O CEO explica que a empresa foca na metodologia de sala de aula invertida para evoluir o aprendizado. Isso quer dizer que o aluno, primeiro, faz as tarefas pelo aplicativo e depois vai tirar suas dúvidas em sala de aula. Outro diferencial se debruça na computação cognitiva para personalizar o ensino. Com uso do IBM Watson, os professores conseguem avaliar, em um nível, mais minucioso, no caso, na análise de dados, as lacunas no aprendizado. Ao mesmo tempo, todas as tarefas, são entregues de forma automatizada. Se o sistema de AI, por exemplo, identificar que um aluno está tendo dificuldades em aprender concordância verbal, a tecnologia concentrará mais exercícios neste tema.

Já a realidade virtual serve para contextualizar o aluno em um ambiente de uso prático do idioma. Ao colocar o óculos, o estudante será imerso em situações onde ele precisará aplicar o idioma como se estivesse vivendo a cena na vida real. Completam a metodologia, o uso da  gameficação para engajar o aluno.

Onde fica o professor nesta nova sala de aula?

Mas com o uso de inteligência artificial, plataformas digitais e gadgets, você pode se perguntar que papel o professor terá na Beetools. Segundo o CEO da startup, os professores aqui servem como um guia no aprendizado. 

“Levamos o professor para ficar ao lado do aluno. Munido de dados, ele vai atuar como um guia, vai ensinar o aluno nessa jornada do conhecimento. Todo o input será dado através do sistema, toda parte do ensino, a entrega dos exercícios é automatizada”, explica. “O professor, se ele entender que é possível colaborar de uma forma diferente, ele não vai ter seu papel reduzido, e sim ampliado. Mas o professor que acredita que será substituído pela tecnologia, ele provavelmente será. O educador que entende que a tecnologia vai ajudar no ensino do aluno, este vai conseguir entregar o máximo”.  
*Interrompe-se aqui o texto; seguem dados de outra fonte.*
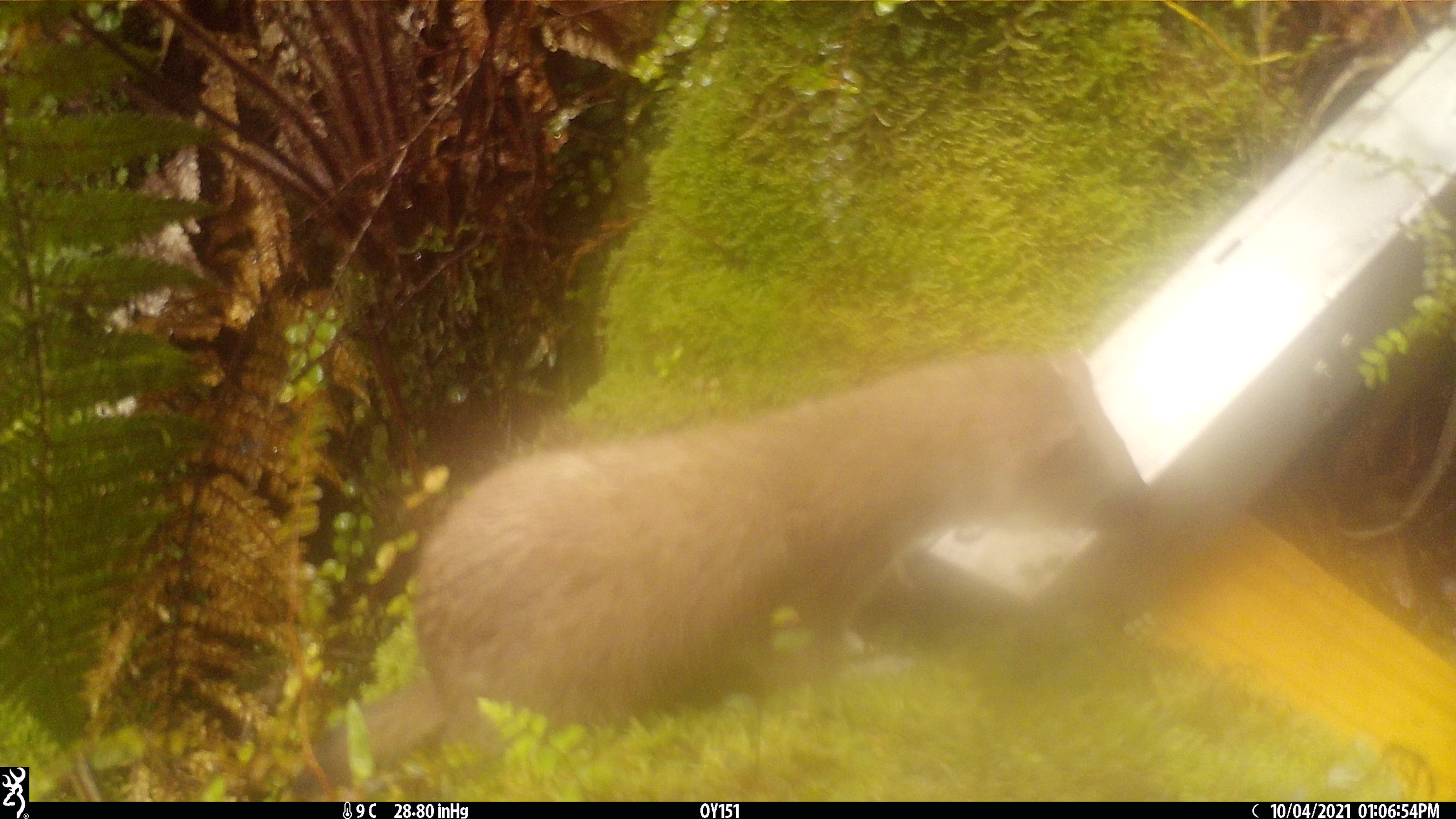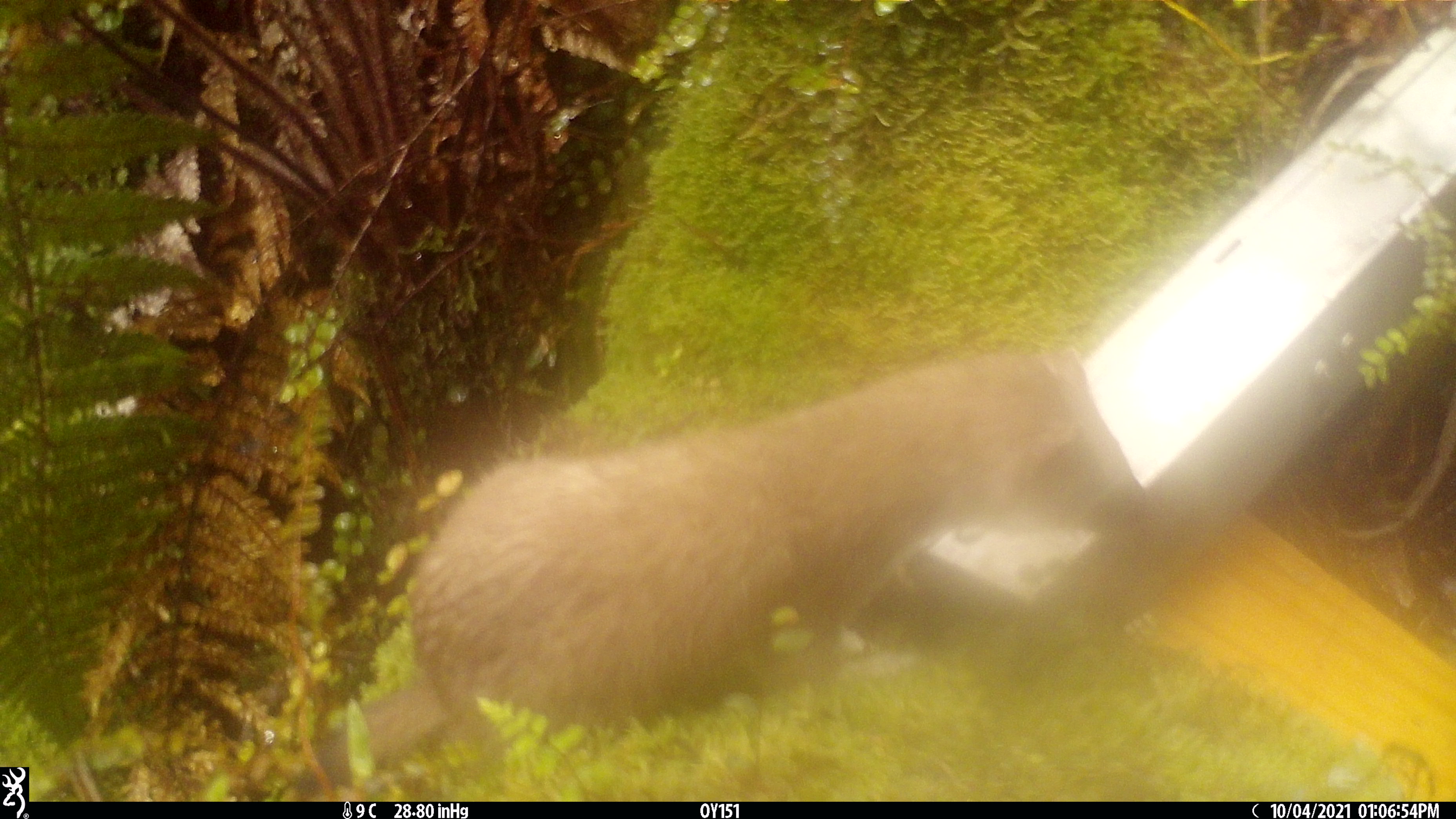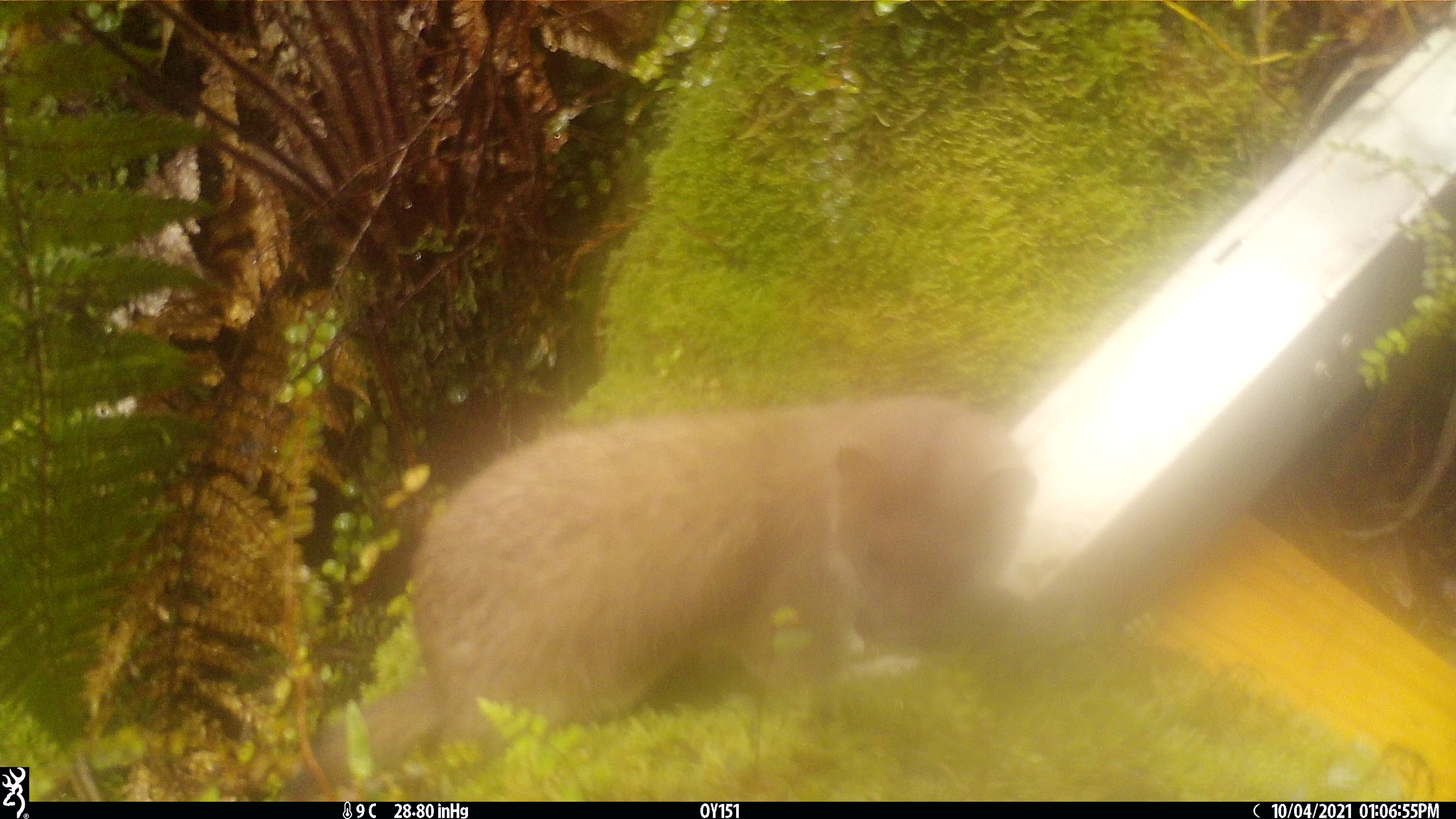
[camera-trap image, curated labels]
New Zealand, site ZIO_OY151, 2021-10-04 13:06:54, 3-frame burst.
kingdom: Animalia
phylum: Chordata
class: Mammalia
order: Carnivora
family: Mustelidae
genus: Mustela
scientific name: Mustela erminea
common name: stoat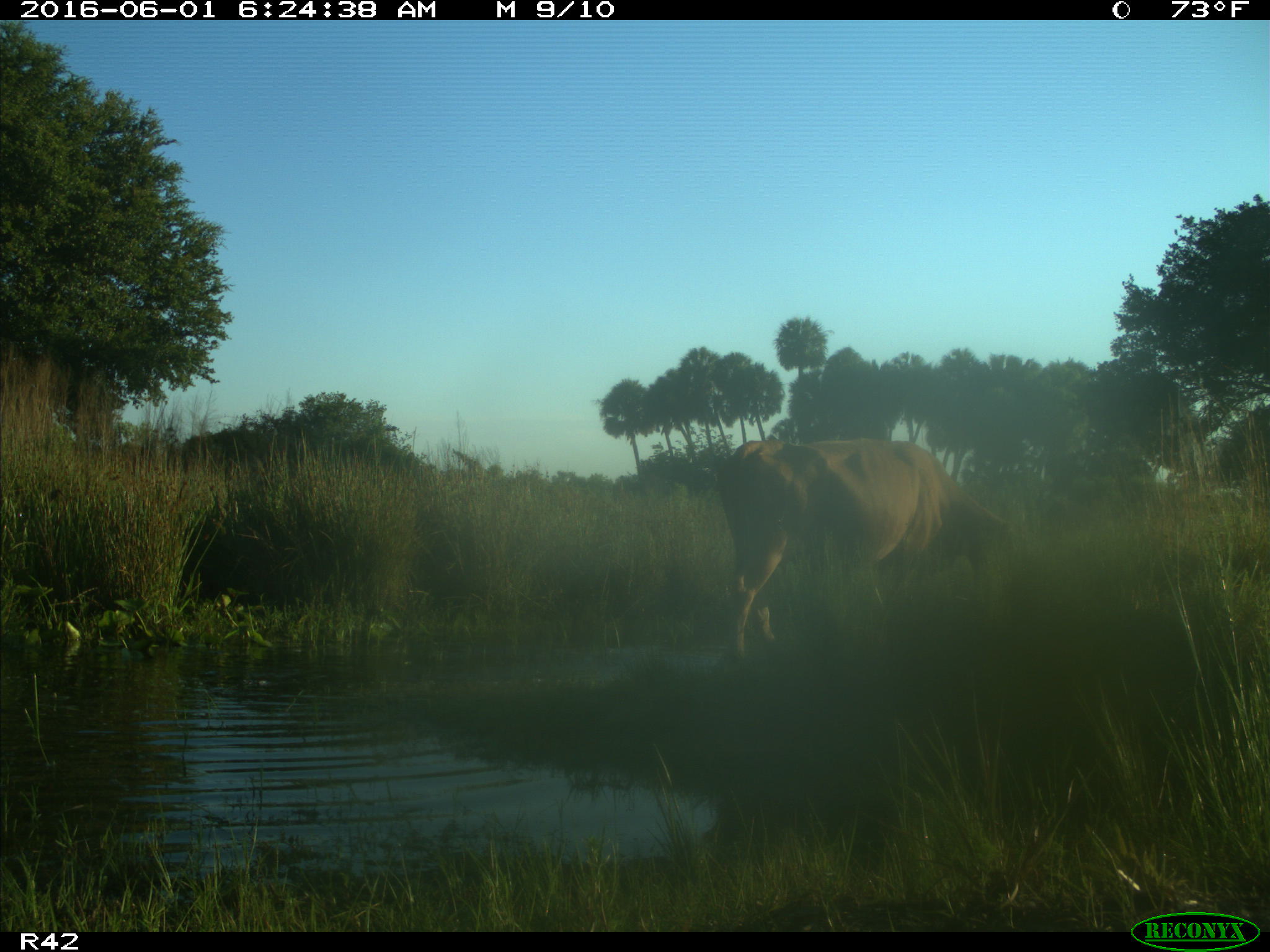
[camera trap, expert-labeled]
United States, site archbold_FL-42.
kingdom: Animalia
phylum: Chordata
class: Mammalia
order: Artiodactyla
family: Bovidae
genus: Bos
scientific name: Bos taurus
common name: domestic cow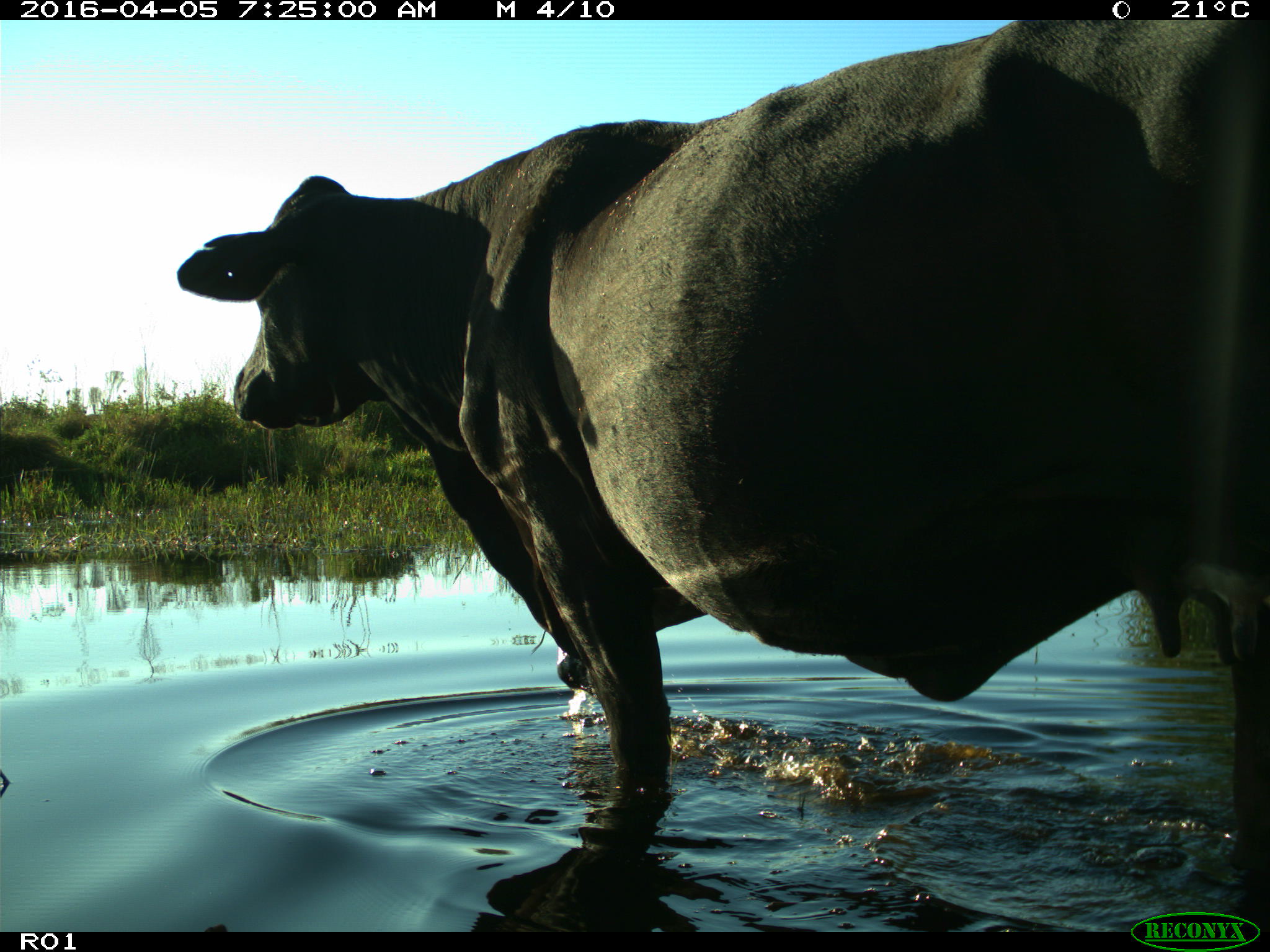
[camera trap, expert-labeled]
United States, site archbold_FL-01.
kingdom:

Para escalar, a Beetools já se lançou no mercado como um sistema de franquias onde o investimento inicial para interessados é de R$ 290 mil reais. Segundo a companhia, 15 novas unidades serão abertas até o final do ano no Paraná, São Paulo e Minas Gerais. Um dos diferenciais da franquia está na possibilidade de o empreendedor adotar o modelo de escola Contêiner, onde a Beetools tem uma parceria com a Delta Conteiners, que entrega em até 60 dias uma estrutura pronta para iniciar as aulas.